Outro dia parei aqui para falar da relação estranha que sempre tive com o funéreo. Nunca soube, na vera, se tinha a ver com a tristeza, o choro das carolas, o cheiro das flores ou com as próprias lembranças do passado. Prefiro os butecos aos cemitérios. Pousar o cotovelo num balcão também é bem menos doloroso que fitar com os olhos, num túmulo frio, quem nem bem partiu mas já deixou um caminhão de saudade.

Muito já se falou na imprensa – e por gente rodada e com muito mais bagagem que o domador dessas mal-traçadas – do sujeito profissional que foi Nílson Mário. Ex-jogador e dirigente, passou para  a história como um ser humano raro que carregava a honestidade e a ética no lombo da vida. Tudo isso num esporte onde essas duas palavrinhas são levadas tão à sério como a opinião do roupeiro na escalação do time na final do campeonato.

Dei mais sorte porque, além do ‘profissa’, conheci o sujeito homem na época em que fui casado com a sobrinha dele. Se nossa convivência não foi diária naqueles sete anos, confesso que torcia sempre para encontrá-lo nas reuniões de família. Era divertido, ria à beça. O que tinha de notícia sobre os bastidores do ABC também era uma festa. O dedo coçava para pegar a caneta e o bloquinho, mas, sabe como é, tinha que manter a pose de agregado.

——————————

• _Tarefa proposta A_:
Responda, com base no trecho sobre Nílson Mário:
(i) O que o narrador diz preferir aos cemitérios?
(ii) Quais papéis Nílson Mário teve no esporte?
(iii) Por quantos anos durou o casamento do narrador com a sobrinha dele?
• _Tarefa proposta B_:
Estenda o texto sobre Nílson Mário, prosseguindo logo após a última frase apresentada.
Os itens não fazem falta aqui.

Itens extraídos
——————————

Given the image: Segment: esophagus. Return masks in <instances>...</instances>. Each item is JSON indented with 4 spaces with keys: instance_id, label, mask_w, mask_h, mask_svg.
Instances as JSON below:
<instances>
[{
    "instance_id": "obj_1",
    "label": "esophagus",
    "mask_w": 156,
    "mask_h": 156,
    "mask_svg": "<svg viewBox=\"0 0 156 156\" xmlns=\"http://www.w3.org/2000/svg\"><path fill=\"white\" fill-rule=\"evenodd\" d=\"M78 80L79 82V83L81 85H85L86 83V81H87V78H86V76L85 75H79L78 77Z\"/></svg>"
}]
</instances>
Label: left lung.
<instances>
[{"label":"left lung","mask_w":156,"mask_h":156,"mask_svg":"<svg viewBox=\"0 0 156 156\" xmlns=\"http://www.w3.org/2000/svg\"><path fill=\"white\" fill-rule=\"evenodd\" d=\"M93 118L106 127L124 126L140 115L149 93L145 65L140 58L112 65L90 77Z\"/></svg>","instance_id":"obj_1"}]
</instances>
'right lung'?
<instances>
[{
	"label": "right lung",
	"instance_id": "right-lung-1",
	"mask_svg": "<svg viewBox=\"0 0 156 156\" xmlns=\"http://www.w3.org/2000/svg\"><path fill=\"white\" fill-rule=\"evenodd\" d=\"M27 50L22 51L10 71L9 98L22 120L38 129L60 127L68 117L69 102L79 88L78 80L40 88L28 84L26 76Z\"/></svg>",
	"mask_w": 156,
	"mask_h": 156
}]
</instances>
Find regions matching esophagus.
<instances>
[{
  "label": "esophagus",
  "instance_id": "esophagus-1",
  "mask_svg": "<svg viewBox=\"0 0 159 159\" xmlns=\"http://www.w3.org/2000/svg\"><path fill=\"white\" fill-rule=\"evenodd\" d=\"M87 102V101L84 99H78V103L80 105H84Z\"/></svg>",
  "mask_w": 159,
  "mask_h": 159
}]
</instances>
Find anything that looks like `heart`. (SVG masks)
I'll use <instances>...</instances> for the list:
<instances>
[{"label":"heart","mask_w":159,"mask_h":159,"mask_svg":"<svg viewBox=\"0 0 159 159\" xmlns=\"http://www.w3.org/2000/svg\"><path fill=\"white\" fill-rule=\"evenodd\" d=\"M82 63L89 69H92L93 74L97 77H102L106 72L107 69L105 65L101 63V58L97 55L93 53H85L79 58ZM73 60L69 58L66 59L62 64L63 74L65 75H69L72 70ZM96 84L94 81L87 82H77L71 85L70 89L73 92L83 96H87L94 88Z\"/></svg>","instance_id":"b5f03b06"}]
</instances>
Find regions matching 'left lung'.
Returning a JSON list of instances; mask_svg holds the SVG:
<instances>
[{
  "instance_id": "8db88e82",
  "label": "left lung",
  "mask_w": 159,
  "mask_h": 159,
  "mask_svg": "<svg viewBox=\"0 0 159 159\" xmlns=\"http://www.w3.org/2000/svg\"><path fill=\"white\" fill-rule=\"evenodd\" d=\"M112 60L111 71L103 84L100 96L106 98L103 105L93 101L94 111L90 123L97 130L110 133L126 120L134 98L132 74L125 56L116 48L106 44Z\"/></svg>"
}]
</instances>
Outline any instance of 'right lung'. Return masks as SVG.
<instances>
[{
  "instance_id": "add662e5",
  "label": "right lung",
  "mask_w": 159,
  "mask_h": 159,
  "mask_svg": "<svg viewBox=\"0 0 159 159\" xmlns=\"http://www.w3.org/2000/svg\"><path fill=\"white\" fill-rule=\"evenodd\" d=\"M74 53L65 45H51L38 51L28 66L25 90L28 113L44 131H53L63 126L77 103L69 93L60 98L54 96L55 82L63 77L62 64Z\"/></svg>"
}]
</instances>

——————————

• _Resposta escrita A_:
(i) Os butecos.
(ii) Foi ex-jogador e dirigente.
(iii) Sete anos.

• _Resposta escrita B_:
Esses encontros aconteciam geralmente na entrada da casa da dona Rita, no bairro das Quintas. Matriarca dos Silva, era para onde os cinco irmãos rumavam nas datas de festa. Não tinha um aniversário, dia das mães, dos pais e no Natal que não rolasse um farto café da manhã naquele pedaço da cidade. ‘Seu’ Daniel ainda estava na área.

Quem chegava era saudado por Nílson de acordo com o time do coração. O cunhado e os irmãos americanos sofriam duas vezes: quando o América perdia e no dia das reuniões na casa da dona Rita. Chegavam de cabeça baixa, numa tristeza de dar pena. Quando não passavam direto para a cozinha, ficavam ali encostados no muro com aquele sorriso amarelo escutando as gozações. Não lembro de um desses encontros em que o ABC tivesse por baixo. E se teve, faça o favor, não serei eu quem vai falar de tristeza numa hora dessas.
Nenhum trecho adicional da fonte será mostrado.